═══ Data shown ═══
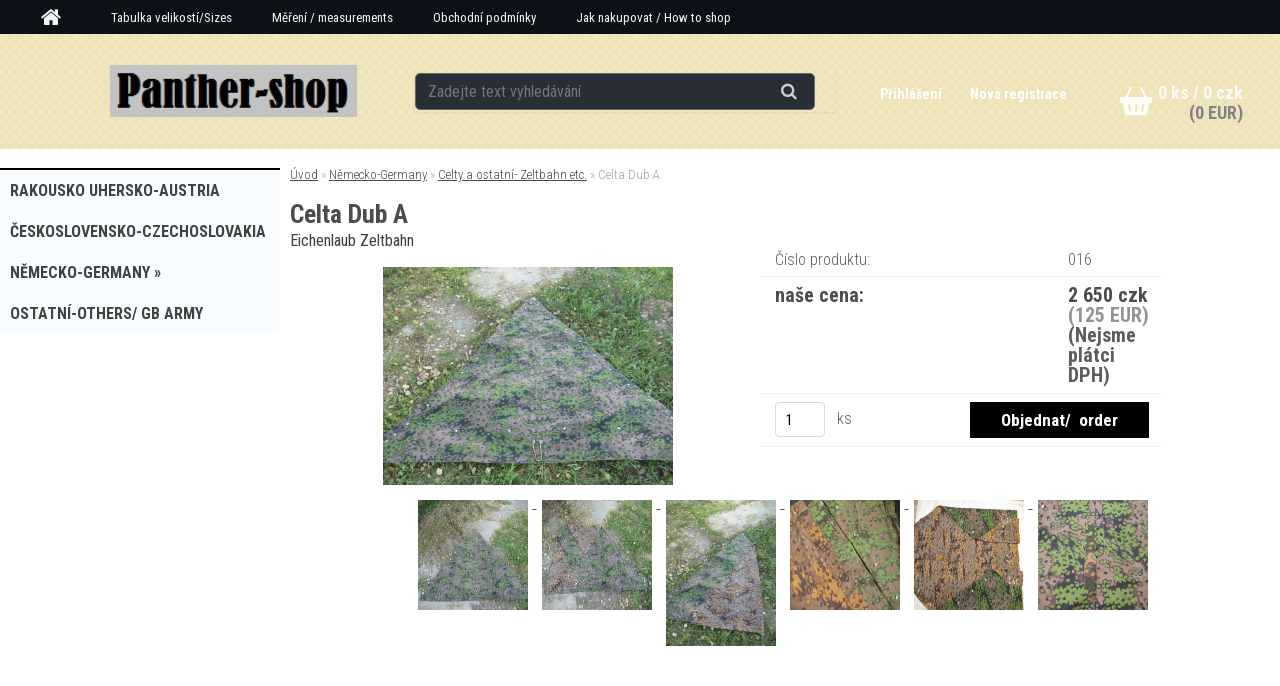

--- FILE ---
content_type: text/css
request_url: https://www.panther-shop.cz/fotky105140/design_setup/css/user_defined.css?_=1571124374
body_size: 282
content:
.home #incenterpage {
    width: 100vw;
}

ul.accordion li:nth-child(1) .accordion-overlay {
    background-color: #6ca0ba !important;
}

ul.accordion li:nth-child(2) .accordion-overlay {
    background-color: #68ad6f !important;
}

ul.accordion li:nth-child(3) .accordion-overlay {
    background-color: #095e12 !important;
}

ul.accordion li:nth-child(4) .accordion-overlay {
    background-color: #446370 !important;
}

ul.accordion li h3 {
    font-size: 18px;
    background-color: rgba(0, 0, 0, .3);
}

@media only screen and (min-width: 768px) and (max-width: 1160px){
	ul.accordion li h3 {
    	word-break: break-all;
	}
}

/*@media only screen and (min-width: 768px){*/
	ul.accordion li h3 {
  		padding: 10px;
  	}
/*}*/

@media only screen and (max-width: 767px){
	ul.accordion li h3 {
  		padding: 5px 10px 10px 10px;
  	}
  
  	.top-bar-content {
    	top: 0;
	}
}

.c462.c1339, .flags {
    display: inline-block;
    vertical-align: middle;
}

.top-bar-content {
    top: 3px;
    right: 5px;
}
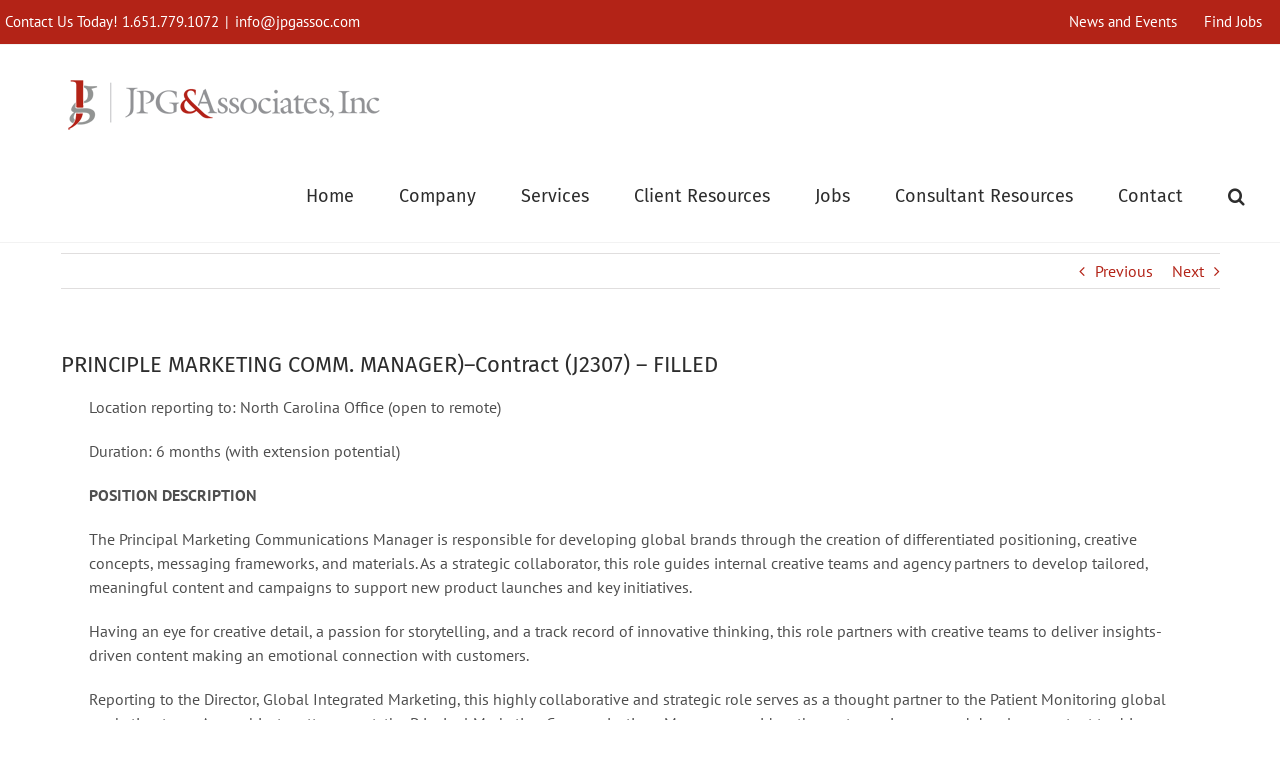

--- FILE ---
content_type: text/plain
request_url: https://www.google-analytics.com/j/collect?v=1&_v=j102&a=2039447592&t=pageview&_s=1&dl=https%3A%2F%2Fwww.jpgassoc.com%2Fprinciple-marketing-comm-manager-contract-j2307%2F&ul=en-us%40posix&dt=PRINCIPLE%20MARKETING%20COMM.%20MANAGER)-Contract%20(J2307)%20-%20FILLED%20-%20JPG%20%26%20Associates%2C%20Inc.&sr=1280x720&vp=1280x720&_u=IEBAAAABAAAAACAAI~&jid=1518491518&gjid=1031108412&cid=2043128617.1769405131&tid=UA-51918434-1&_gid=343243840.1769405131&_r=1&_slc=1&z=958778822
body_size: -450
content:
2,cG-W05HK2RDS0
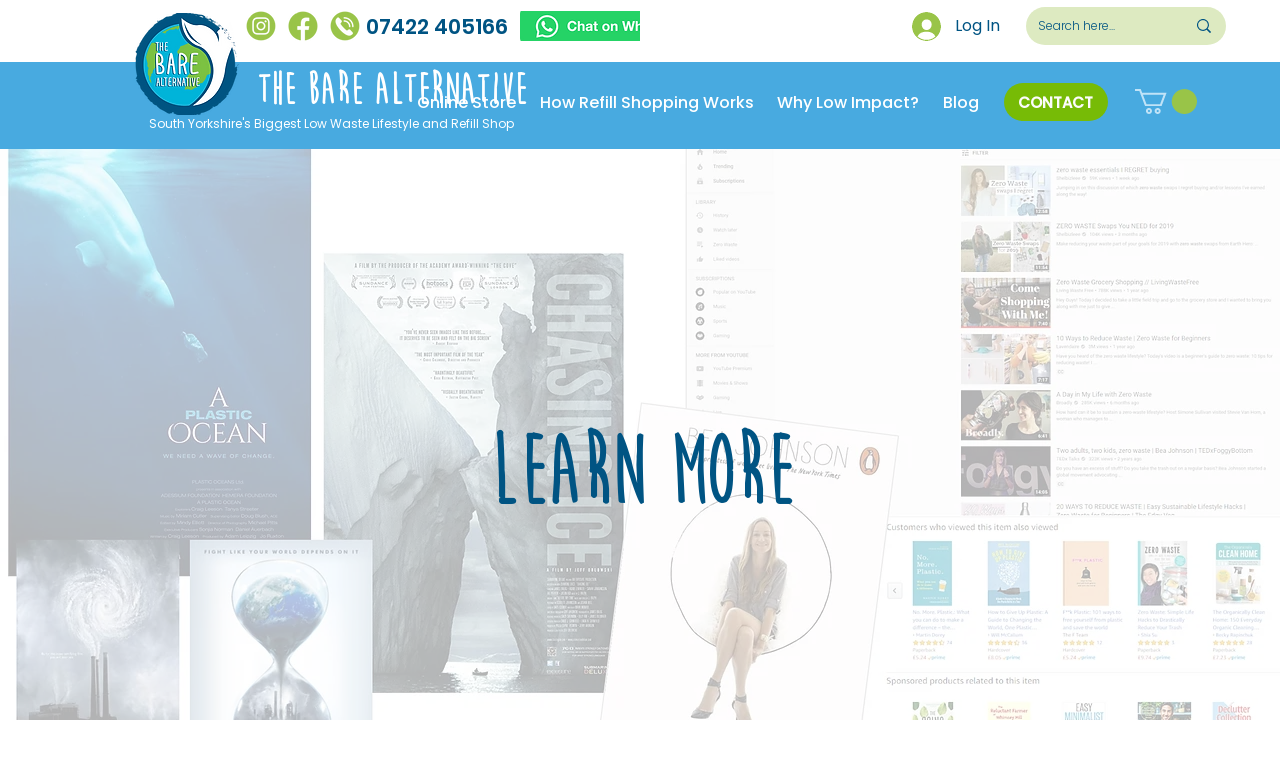

--- FILE ---
content_type: text/html; charset=utf-8
request_url: https://www.google.com/recaptcha/api2/aframe
body_size: 250
content:
<!DOCTYPE HTML><html><head><meta http-equiv="content-type" content="text/html; charset=UTF-8"></head><body><script nonce="435wssa4YvGpX5Fq3-g4Jg">/** Anti-fraud and anti-abuse applications only. See google.com/recaptcha */ try{var clients={'sodar':'https://pagead2.googlesyndication.com/pagead/sodar?'};window.addEventListener("message",function(a){try{if(a.source===window.parent){var b=JSON.parse(a.data);var c=clients[b['id']];if(c){var d=document.createElement('img');d.src=c+b['params']+'&rc='+(localStorage.getItem("rc::a")?sessionStorage.getItem("rc::b"):"");window.document.body.appendChild(d);sessionStorage.setItem("rc::e",parseInt(sessionStorage.getItem("rc::e")||0)+1);localStorage.setItem("rc::h",'1769916369379');}}}catch(b){}});window.parent.postMessage("_grecaptcha_ready", "*");}catch(b){}</script></body></html>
═══
**Exercise brief:** Which lines of the data include the string "https"? Find them and copy each one.

**Response to the exercise:**
request_url: https://www.panther-shop.cz/fotky105140/design_setup/css/user_defined.css?_=1571124374
request_url: https://www.google-analytics.com/j/collect?v=1&_v=j102&a=2039447592&t=pageview&_s=1&dl=https%3A%2F%2Fwww.jpgassoc.com%2Fprinciple-marketing-comm-manager-contract-j2307%2F&ul=en-us%40posix&dt=PRINCIPLE%20MARKETING%20COMM.%20MANAGER)-Contract%20(J2307)%20-%20FILLED%20-%20JPG%20%26%20Associates%2C%20Inc.&sr=1280x720&vp=1280x720&_u=IEBAAAABAAAAACAAI~&jid=1518491518&gjid=1031108412&cid=2043128617.1769405131&tid=UA-51918434-1&_gid=343243840.1769405131&_r=1&_slc=1&z=958778822
request_url: https://www.google.com/recaptcha/api2/aframe
<!DOCTYPE HTML><html><head><meta http-equiv="content-type" content="text/html; charset=UTF-8"></head><body><script nonce="435wssa4YvGpX5Fq3-g4Jg">/** Anti-fraud and anti-abuse applications only. See google.com/recaptcha */ try{var clients={'sodar':'https://pagead2.googlesyndication.com/pagead/sodar?'};window.addEventListener("message",function(a){try{if(a.source===window.parent){var b=JSON.parse(a.data);var c=clients[b['id']];if(c){var d=document.createElement('img');d.src=c+b['params']+'&rc='+(localStorage.getItem("rc::a")?sessionStorage.getItem("rc::b"):"");window.document.body.appendChild(d);sessionStorage.setItem("rc::e",parseInt(sessionStorage.getItem("rc::e")||0)+1);localStorage.setItem("rc::h",'1769916369379');}}}catch(b){}});window.parent.postMessage("_grecaptcha_ready", "*");}catch(b){}</script></body></html>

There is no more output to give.